** START OF Supplied records **

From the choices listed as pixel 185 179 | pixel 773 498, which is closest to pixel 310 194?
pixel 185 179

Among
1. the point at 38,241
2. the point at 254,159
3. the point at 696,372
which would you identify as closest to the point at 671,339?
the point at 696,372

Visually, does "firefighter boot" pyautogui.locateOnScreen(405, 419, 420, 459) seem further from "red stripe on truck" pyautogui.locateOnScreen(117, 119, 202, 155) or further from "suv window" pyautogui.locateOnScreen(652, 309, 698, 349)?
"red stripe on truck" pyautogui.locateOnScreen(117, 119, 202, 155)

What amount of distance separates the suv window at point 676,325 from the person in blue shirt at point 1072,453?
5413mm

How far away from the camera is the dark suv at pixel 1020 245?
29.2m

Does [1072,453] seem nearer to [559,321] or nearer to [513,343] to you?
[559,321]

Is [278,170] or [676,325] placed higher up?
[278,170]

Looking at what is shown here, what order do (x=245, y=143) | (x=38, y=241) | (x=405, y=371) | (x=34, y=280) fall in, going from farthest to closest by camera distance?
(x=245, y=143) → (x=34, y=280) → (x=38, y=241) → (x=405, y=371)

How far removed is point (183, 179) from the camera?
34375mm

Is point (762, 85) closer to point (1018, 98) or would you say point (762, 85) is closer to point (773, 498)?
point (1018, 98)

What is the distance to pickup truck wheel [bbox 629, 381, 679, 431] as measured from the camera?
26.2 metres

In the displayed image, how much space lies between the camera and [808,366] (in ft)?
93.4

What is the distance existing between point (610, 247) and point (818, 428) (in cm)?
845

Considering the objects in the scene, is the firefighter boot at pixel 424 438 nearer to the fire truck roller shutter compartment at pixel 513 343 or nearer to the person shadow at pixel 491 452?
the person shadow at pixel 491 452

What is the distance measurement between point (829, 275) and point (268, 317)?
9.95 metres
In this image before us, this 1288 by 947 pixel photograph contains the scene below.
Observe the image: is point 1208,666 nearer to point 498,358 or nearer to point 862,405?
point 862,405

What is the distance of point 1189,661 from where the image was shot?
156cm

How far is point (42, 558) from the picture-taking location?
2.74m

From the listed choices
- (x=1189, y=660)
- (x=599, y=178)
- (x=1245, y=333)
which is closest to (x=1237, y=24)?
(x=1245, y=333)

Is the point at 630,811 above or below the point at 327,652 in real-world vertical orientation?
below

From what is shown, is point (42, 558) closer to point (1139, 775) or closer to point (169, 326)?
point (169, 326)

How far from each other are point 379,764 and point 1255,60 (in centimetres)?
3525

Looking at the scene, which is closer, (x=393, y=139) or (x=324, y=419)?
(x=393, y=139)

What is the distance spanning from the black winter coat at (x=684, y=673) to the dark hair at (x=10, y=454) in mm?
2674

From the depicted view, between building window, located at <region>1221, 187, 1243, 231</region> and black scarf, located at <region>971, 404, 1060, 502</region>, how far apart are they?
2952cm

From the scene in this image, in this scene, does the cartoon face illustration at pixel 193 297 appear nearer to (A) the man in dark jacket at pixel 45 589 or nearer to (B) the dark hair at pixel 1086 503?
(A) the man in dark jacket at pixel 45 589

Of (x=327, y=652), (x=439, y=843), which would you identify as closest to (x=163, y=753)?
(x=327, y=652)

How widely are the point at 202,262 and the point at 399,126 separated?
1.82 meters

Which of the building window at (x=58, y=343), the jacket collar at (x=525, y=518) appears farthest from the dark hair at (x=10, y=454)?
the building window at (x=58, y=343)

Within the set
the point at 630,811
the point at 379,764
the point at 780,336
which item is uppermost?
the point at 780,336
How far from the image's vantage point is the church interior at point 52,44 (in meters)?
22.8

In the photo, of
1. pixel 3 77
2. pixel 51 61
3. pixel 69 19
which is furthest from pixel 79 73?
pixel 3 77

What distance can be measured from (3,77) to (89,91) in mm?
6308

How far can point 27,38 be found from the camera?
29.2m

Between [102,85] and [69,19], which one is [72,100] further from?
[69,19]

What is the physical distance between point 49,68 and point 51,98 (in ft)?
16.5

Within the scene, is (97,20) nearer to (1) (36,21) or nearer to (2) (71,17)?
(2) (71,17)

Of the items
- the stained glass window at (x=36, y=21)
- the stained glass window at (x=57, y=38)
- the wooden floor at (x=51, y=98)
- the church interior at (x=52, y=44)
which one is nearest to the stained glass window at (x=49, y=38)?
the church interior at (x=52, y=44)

** END OF Supplied records **

## What you need to do
Reproduce word for word the stretch of the records above from the line containing "Of the items" through the end of the records, both included.

## Solution to this exercise
Of the items
- the stained glass window at (x=36, y=21)
- the stained glass window at (x=57, y=38)
- the wooden floor at (x=51, y=98)
- the church interior at (x=52, y=44)
which one is nearest to the stained glass window at (x=49, y=38)?
the church interior at (x=52, y=44)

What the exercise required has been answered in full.